▸ **Permintaan Tugas 1**:
Menurut tulisan tentang rekonsiliasi pelanggaran HAM di bawah, berapa jumlah korban dalam kasus Talangsari?
▸ **Permintaan Tugas 2**:
Silakan lanjutkan tulisan tentang rekonsiliasi pelanggaran HAM di bawah, mulai setelah kalimat terakhirnya.

▸ **Kutipan Teks**:
^^^^^^^^

Rekonsiliasi Pelanggaran HAM
Oleh: Moh Mahfud MD
Salah satu isu yang selalu muncul dalam setiap kontes politik di
negara kita adalah isu pelanggaran HAM di masa lalu. Dalam pekan ini, misalnya,
LSM KontraS melontarkan kritiknya kepada Jokowi karena di dalam Rumah Transisi
yang dibentuknya muncul nama AM Hendropriyono sebagai salah seorang penasihat.
KontraS dan istri almarhum Munir, Suciwati, mengkritik bahwa
pemberian peran kepada Hendropriyono akan memudarkan visi-misi capres/cawapres
Jokowi-JK tentang janjinya menuntaskan kasus-kasus pelanggaran HAM di masa
lalu. Sebab Hendropriyono dianggap sebagai salah seorang yang juga terlibat
pelanggaran HAM di masa lalu terkait kasus Talangsari yang menelan korban lebih
dari 240 orang.
Ketika mantan Pangab Wiranto memunculkan dirinya sebagai
capres/cawapres (2004, 2009, 2014) isu pelanggaran HAM juga muncul. Banyak
aktivis HAM yang menyerangnya sebagai tokoh yang tidak layak menjadi capres
atau cawapres karena Wiranto diduga pernah melakukan pelanggaran HAM berat di
zaman Orde Baru Berita bahwa Wiranto dilarang masuk ke Amerika Serikat karena
pelanggaran HAM dibesar-besarkan.
Pelanggaran-pelanggaran HAM yang dikaitkan dengan Wiranto, antara
lain, adalah peristiwa Dili, operasi militer di Aceh, dan peristiwa Mei 1998.
Hal yang sama terjadi pada Prabowo Subianto. Tentangan para aktivis terhadap
munculnya Prabowo sebagai capres adalah karena isu pelanggaran HAM menjelang
lengsernya Presiden Soeharto pada 1998. Tak ada isu korupsi atau isu serius
lain yang dikaitkan dengan Prabowo selain soal tuduhan pelanggaran HAM.

^^^^^^^^

▸ **Materi yang Disediakan**:
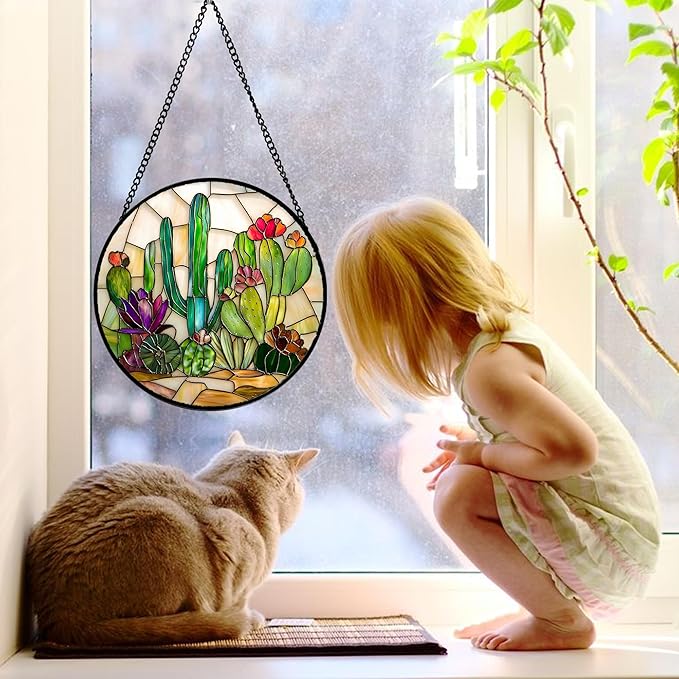 DASTOLL Stained Glass Window Hanging, White Green Cactus Suncatcher Diamond Glass Panel Hangings Sun Catchers Decor for Birthday for Women, Men, Wife, Aunt, and Mom 9.8 in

^^^^^^^^

▸ **Hasil Latihan 1**:
Lebih dari 240 orang.

▸ **Hasil Latihan 2**:
Bahkan dalam putaran pertama debat capres/cawapres awal Juni lalu
Prabowo seperti disindir cawapres Jusuf Kalla (JK) ketika JK menanyakan
“bagaimana sikap Prabowo” terhadap pelanggaran HAM di masa lalu. Meskipun
pertanyaan JK sebenarnya biasa saja, opini publik langsung menyorot pada
pelanggaran HAM oleh Prabowo.
Rasanya, sebagai bangsa, kita tersandera oleh isu pelanggaran HAM
yang selalu dimunculkan dalam setiap kontes politik nasional atau dalam
kompetisi peraihan jabatan-jabatan publik yang penting. Mantan Jaksa Agung
Abdulrahman Saleh menyebut isu pelanggaran HAM sudah jadi ritual politik lima
tahunan tanpa upaya yang sungguh-sungguh untuk menyelesaikannya demi kebaikan
langkah bangsa ke depan.
Rasanya wajar, bahkan mendesak, untuk mengakhiri kelelahan dan
debat kusir yang tak kunjung usai mengenai isu pelanggaran HAM ini melalui
rekonsiliasi nasional. Kita perlu melakukan langkah-langkah serius, antara lain
melalui pembuatan undang-undang rekonsiliasi lagi. Asumsinya, pelanggaran HAM
yang terjadi pada saat-saat itu sebagian besar adalah tanggung jawab negara.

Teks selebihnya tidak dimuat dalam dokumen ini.